ALGORITH.DOC
资源名称:Cimage.zip [点击查看]
上传用户:wep9318
上传日期:2007-01-07
资源大小:893k
文件大小:5k
源码类别:
图片显示
开发平台:
Visual C++
- 1. Compression algorithm (deflate)
- The deflation algorithm used by zlib (also zip and gzip) is a variation of
- LZ77 (Lempel-Ziv 1977, see reference below). It finds duplicated strings in
- the input data. The second occurrence of a string is replaced by a
- pointer to the previous string, in the form of a pair (distance,
- length). Distances are limited to 32K bytes, and lengths are limited
- to 258 bytes. When a string does not occur anywhere in the previous
- 32K bytes, it is emitted as a sequence of literal bytes. (In this
- description, `string' must be taken as an arbitrary sequence of bytes,
- and is not restricted to printable characters.)
- Literals or match lengths are compressed with one Huffman tree, and
- match distances are compressed with another tree. The trees are stored
- in a compact form at the start of each block. The blocks can have any
- size (except that the compressed data for one block must fit in
- available memory). A block is terminated when deflate() determines that
- it would be useful to start another block with fresh trees. (This is
- somewhat similar to the behavior of LZW-based _compress_.)
- Duplicated strings are found using a hash table. All input strings of
- length 3 are inserted in the hash table. A hash index is computed for
- the next 3 bytes. If the hash chain for this index is not empty, all
- strings in the chain are compared with the current input string, and
- the longest match is selected.
- The hash chains are searched starting with the most recent strings, to
- favor small distances and thus take advantage of the Huffman encoding.
- The hash chains are singly linked. There are no deletions from the
- hash chains, the algorithm simply discards matches that are too old.
- To avoid a worst-case situation, very long hash chains are arbitrarily
- truncated at a certain length, determined by a runtime option (level
- parameter of deflateInit). So deflate() does not always find the longest
- possible match but generally finds a match which is long enough.
- deflate() also defers the selection of matches with a lazy evaluation
- mechanism. After a match of length N has been found, deflate() searches for a
- longer match at the next input byte. If a longer match is found, the
- previous match is truncated to a length of one (thus producing a single
- literal byte) and the longer match is emitted afterwards. Otherwise,
- the original match is kept, and the next match search is attempted only
- N steps later.
- The lazy match evaluation is also subject to a runtime parameter. If
- the current match is long enough, deflate() reduces the search for a longer
- match, thus speeding up the whole process. If compression ratio is more
- important than speed, deflate() attempts a complete second search even if
- the first match is already long enough.
- The lazy match evaluation is not performed for the fastest compression
- modes (level parameter 1 to 3). For these fast modes, new strings
- are inserted in the hash table only when no match was found, or
- when the match is not too long. This degrades the compression ratio
- but saves time since there are both fewer insertions and fewer searches.
- 2. Decompression algorithm (inflate)
- The real question is, given a Huffman tree, how to decode fast. The most
- important realization is that shorter codes are much more common than
- longer codes, so pay attention to decoding the short codes fast, and let
- the long codes take longer to decode.

——————

TO DO:
Write out the zlib algorithm notes from "- The hash chains are singly" up to and including "is long enough.", word for word. The material after the zlib algorithm notes is separate from them.

——————

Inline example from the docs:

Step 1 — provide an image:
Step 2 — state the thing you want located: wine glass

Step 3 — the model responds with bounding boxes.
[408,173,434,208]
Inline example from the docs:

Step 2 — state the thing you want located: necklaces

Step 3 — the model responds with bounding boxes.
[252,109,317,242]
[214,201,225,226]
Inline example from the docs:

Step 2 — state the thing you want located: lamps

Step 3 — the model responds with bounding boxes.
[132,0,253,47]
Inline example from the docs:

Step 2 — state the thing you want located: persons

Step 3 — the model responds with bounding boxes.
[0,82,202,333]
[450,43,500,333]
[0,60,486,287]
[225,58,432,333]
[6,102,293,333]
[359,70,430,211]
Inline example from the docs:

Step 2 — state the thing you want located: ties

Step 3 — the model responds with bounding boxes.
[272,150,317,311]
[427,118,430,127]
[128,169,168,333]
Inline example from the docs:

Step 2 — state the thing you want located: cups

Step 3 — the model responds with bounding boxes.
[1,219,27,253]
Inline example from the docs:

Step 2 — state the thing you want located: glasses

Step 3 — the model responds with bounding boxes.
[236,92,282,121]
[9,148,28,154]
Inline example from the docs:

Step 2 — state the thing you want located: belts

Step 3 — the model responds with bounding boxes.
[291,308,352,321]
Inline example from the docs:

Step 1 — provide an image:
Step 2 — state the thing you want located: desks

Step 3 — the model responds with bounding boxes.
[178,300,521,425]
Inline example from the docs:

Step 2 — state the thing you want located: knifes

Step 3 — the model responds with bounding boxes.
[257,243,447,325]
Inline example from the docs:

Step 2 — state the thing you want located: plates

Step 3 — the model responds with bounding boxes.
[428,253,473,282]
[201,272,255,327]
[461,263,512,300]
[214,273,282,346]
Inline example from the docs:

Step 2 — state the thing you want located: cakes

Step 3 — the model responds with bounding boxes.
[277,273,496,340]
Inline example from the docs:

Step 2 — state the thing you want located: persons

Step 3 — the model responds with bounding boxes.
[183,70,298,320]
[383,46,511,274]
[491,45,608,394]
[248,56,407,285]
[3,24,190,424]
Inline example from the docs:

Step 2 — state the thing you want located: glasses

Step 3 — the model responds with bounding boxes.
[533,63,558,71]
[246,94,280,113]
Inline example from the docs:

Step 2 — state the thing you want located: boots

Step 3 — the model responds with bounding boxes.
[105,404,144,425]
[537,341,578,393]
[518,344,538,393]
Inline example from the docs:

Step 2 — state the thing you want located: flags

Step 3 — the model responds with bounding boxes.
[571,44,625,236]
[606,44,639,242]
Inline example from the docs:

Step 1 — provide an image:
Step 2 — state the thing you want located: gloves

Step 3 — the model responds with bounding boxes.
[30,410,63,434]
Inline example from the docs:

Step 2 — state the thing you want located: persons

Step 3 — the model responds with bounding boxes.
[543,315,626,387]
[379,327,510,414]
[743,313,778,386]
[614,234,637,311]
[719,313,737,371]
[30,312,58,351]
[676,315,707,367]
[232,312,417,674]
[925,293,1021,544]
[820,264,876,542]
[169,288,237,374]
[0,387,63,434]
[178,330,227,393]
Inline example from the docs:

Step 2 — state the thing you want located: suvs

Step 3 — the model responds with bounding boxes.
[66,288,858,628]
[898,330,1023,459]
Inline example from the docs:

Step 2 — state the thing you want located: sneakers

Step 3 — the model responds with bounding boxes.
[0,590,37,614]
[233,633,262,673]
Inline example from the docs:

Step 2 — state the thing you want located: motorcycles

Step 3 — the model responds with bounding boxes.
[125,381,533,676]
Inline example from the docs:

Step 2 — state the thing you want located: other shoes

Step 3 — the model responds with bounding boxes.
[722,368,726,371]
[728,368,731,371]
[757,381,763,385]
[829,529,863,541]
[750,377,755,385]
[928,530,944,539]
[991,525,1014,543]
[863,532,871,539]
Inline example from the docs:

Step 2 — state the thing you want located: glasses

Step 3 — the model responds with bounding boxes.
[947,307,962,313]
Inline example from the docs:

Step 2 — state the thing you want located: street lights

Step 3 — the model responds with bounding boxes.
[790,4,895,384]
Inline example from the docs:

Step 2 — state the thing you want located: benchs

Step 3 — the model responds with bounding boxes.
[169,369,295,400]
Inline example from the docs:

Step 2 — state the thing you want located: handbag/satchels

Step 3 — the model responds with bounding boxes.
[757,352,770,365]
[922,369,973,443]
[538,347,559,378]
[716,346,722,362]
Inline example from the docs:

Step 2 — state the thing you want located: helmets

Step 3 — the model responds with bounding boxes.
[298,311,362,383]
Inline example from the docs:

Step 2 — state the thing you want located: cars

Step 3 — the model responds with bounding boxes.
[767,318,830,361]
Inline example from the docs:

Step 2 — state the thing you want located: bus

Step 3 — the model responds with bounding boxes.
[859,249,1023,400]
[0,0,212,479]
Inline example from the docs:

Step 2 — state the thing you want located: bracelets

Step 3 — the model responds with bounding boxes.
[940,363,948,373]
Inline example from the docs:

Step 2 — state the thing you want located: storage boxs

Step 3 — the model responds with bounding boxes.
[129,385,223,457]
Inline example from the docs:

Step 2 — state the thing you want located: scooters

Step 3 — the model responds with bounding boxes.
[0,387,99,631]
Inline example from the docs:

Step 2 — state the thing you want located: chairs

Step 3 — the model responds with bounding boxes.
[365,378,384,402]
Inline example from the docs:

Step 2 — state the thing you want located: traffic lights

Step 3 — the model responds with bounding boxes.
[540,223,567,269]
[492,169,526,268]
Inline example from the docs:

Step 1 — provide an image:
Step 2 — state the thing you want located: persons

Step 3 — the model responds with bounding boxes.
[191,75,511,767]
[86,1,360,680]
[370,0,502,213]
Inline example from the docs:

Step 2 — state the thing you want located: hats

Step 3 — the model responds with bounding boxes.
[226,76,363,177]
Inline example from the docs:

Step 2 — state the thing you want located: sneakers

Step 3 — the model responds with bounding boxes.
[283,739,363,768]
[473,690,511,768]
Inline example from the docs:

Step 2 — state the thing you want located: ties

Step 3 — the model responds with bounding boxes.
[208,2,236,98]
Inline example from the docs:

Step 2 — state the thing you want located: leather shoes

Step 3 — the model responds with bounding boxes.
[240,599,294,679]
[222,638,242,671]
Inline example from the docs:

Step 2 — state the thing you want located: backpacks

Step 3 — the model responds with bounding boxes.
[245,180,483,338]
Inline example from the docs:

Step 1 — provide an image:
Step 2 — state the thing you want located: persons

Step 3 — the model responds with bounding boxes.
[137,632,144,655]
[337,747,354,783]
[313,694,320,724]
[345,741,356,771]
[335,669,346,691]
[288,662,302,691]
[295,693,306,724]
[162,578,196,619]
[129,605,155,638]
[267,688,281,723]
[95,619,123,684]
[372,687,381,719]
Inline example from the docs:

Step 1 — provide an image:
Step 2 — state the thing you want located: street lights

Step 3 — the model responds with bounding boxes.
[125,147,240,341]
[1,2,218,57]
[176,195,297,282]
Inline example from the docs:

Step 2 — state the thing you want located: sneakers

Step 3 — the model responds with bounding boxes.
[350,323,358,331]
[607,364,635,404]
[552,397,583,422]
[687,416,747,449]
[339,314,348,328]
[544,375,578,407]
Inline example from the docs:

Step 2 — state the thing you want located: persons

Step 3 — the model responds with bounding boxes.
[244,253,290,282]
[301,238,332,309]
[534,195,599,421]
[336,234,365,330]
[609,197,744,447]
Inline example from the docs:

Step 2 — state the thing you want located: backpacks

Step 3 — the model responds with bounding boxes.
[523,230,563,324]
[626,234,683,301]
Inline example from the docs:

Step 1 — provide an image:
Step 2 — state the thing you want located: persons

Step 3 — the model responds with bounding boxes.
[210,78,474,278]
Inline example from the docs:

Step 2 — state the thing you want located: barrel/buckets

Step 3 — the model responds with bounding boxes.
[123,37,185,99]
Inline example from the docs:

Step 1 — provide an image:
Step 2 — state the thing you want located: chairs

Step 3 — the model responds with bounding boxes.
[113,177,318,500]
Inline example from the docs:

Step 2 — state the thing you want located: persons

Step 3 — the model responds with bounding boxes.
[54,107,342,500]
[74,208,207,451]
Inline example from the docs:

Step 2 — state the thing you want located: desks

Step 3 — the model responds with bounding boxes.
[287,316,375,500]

——————

WRITTEN REPLY:
- The hash chains are singly linked. There are no deletions from the
- hash chains, the algorithm simply discards matches that are too old.
- To avoid a worst-case situation, very long hash chains are arbitrarily
- truncated at a certain length, determined by a runtime option (level
- parameter of deflateInit). So deflate() does not always find the longest
- possible match but generally finds a match which is long enough.